## Extracted text
↓↓↓

Here's a picture I just finished for knitfish. I still think I might prefer the black and white version but at least I scanned it at that stage, so I have both. Knitfish asked for a blue sky, so I've also added that and scanned it, but I think I like the skyless version better. Although the grayscale one's okay, too. Hmm. I like putting things into grayscale to see how I'm coming with tonal variation. Right when I started illustrating, I painted pictures in colour for a book that was printed in grayscale, and I was shocked to see how all my varied colours all looked the same when they were greys. So I'm trying to think more about lights and darks, but sometimes I remember better than other times.



Right now I'm getting updates from the mother of a teenage friend, Erick, who's hiking the Appalachian Trail. He's having the most amazing adventures! Recently he hurt his leg and ended up staying with the family of a kind doctor along the way and went to lots of parties with them. Yesterday he was back on the trail and saw a mother bear and her baby and twenty wild ponies. It reminds me of this brilliant book I read called A Walk in the Woods by Bill Bryson. It's about a guy who's only really been used to gentle English-style hiking, where you walk a bit, stop at the pub and then hop back on the train for a night at home in bed. He attempts the whole trail with the only guy who will come with him, a donut-obsessed alcoholic who also hasn't done much hiking. I laughed so hard while I was reading it that I really embarrassed Stuart, because we were sitting on a very quiet night train. I love the part when he's shelling out vast wads of cash for all the equipment and the shop assistant tells him he has to spend more money to buy a rain cover for his pack. Bryson's fed up by this point, and can't figure out why the people who made the packs didn't consider that someone might want to take the packs outside. (I always wondered this.)

↑↑↑

## Information provided
↓↓↓

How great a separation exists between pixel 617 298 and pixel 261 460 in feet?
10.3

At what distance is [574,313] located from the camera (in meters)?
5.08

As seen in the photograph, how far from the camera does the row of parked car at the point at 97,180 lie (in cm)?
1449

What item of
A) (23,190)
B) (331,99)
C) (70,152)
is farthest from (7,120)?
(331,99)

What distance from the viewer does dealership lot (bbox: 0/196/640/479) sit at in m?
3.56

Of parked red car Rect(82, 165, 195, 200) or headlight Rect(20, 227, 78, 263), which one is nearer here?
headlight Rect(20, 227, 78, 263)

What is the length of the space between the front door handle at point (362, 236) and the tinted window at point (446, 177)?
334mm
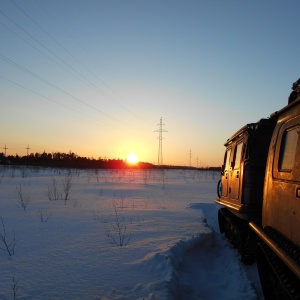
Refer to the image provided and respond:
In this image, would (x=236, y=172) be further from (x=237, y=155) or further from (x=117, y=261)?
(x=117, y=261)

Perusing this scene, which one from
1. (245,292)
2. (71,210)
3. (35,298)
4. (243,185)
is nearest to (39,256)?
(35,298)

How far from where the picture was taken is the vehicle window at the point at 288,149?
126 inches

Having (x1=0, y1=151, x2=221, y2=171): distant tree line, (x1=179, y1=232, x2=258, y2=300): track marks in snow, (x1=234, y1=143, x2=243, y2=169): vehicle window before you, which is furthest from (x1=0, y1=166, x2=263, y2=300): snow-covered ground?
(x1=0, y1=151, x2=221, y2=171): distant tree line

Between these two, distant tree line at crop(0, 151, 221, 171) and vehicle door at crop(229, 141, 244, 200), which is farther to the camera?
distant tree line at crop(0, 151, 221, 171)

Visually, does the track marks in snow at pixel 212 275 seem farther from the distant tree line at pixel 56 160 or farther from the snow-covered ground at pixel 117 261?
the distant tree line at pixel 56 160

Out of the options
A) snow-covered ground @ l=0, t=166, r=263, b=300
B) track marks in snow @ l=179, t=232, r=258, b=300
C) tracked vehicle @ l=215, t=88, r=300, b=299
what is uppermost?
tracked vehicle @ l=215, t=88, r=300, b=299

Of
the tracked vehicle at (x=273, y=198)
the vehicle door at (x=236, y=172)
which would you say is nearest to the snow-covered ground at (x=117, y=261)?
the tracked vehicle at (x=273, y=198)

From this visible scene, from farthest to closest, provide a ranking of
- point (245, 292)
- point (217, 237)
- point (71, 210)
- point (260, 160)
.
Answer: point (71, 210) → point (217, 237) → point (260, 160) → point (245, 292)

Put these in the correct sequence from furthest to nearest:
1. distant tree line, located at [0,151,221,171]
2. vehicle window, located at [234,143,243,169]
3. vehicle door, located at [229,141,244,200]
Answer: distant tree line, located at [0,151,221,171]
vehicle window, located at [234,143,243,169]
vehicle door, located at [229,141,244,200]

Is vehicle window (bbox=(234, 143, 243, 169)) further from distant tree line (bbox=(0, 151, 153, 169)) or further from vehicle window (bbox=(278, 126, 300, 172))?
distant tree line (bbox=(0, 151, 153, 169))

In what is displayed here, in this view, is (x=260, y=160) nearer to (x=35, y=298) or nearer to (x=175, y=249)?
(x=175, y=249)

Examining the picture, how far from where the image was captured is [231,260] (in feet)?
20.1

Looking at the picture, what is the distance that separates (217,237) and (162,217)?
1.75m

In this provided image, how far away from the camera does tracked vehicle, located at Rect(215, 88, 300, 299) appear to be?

↑↑↑
↓↓↓

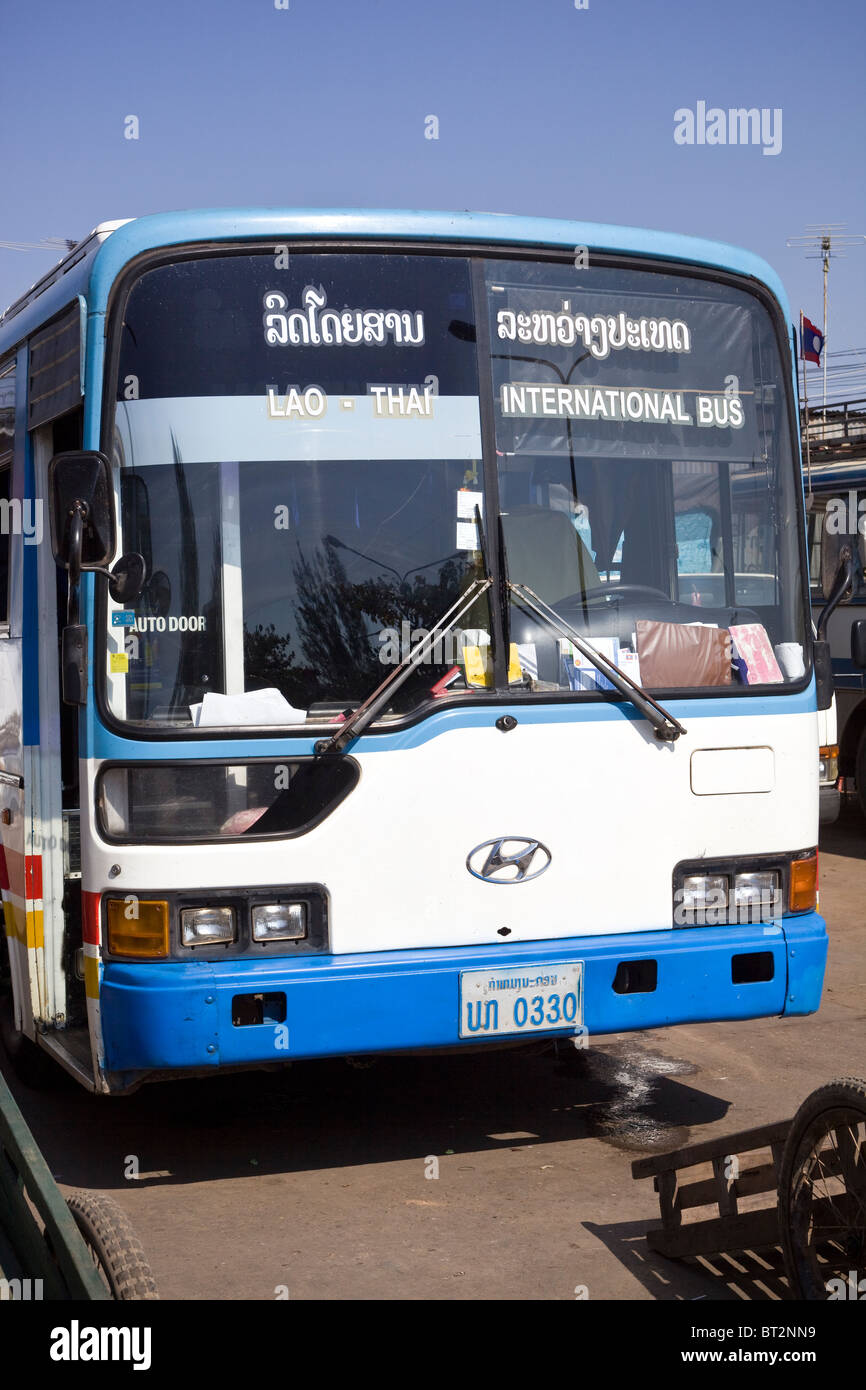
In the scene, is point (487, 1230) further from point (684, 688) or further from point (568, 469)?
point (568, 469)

↑↑↑

## Short task
Continue the text about the knitfish picture and Erick's Appalachian Trail hike, starting after its last sentence.

## Answer to this exercise
My dad and my sister have very different theories of buying hiking gear. My dad spends a fair amount and has complex theories about how much money one needs to spend to save a pound of weight. My sister picks up any old thing she finds in a thrift shop and somehow manages to heft it along wherever she's going. Once when she was mountain climbing in Bolivia, she was with a group of guys who thought they were pretty swish with all their latest-version gore-tex gear. She woke up one morning on the mountain at 20,000 feet or whatever it was, to see a local woman passing by wearing slip-on shoes, a shawl and a bowler hat. My sister felt well humbled.